The large online communities are immensely successful KM solutions for multinational organisations. The big consulting houses make extensive use of online CoPs, as do the big oil companiesand engineering houses. I have CoP success stories from Siemens, Merck, Halliburton, Fluor, Caterpillar, Orange, Conoco and Shell.
These CoPs are largely focused on problem solving, and responding to reauests for help ad advice from members. They work through online discussion, often with the help of a facilitator or moderator. The bigger the better, as far as these communities of practice are concerned, as shown in the graph below. Some of the most effective communities have thousands of members, and there is certainly an issue of critical mass. Communities need to have a "buzz" - they need regular, and to have regularity, they need mass. Online communities of practice which are too small are unable to sustain enough activity, and die. (see this blog post about how much buzz an online community needs)
At the other end of the scale are small communities of practice that meet face to face. The type example here is the tech clubs from Daimler Chrysler; small groups of tens of people that would meet once every two weeks to discuss technical issues and solve technical problems. These online communities are often very valuable knowledge sharing mechanisms, but seldom grow beyond about 50 people. This is because discussion becomes difficult above 50, and because larger groups tend to meet less regularly and, again, that feeling of buzz dies away.
It is between these two end members that Communities of Practice get most awkward.
Firstly you cannot scale down an online community of practice far before you run into the issue of critical mass. This is what is behind the decreasing satisfaction in the column graph above. Most of the surveyed communities were online communities, or had some online component, and the smaller they are, the less effective they are deemed to be.
Secondly you cannot scale up face-to-face communities. Above 50 people, they cannot have a good discussion. They start to fragment. The effectiveness of face to face communities would show the opposite trend to the column graph above.

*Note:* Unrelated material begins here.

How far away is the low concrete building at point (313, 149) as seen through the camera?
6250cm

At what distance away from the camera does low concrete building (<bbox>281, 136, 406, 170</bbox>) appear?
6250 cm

There is an awkward zone for community size, where they are too large to meet face to face, and too small to be viable online. This zone is probably about 50 - 250 people, and this is a zone where considerable effort will be needed from the community facilitator. You will either need smaller face to face groups within a larger online community, or you will need to amalgamate several of your awkward communities into one larger community with the requisite level of buzz.
Communities of practice is a great concept, but neither the face to face nor the virtual community solutions are fully scaleable, and they leave an awkward zone where neither solution works properly. Therefore think carefully when scaling a community solution.
2 comments:
It's an interesting point of view but I tend to think it's a bit artificial. I think that more than the modality (online/f2f) what count are
- The nature of the domain being discussed
- The connection with projects (occasional vs sustained interest)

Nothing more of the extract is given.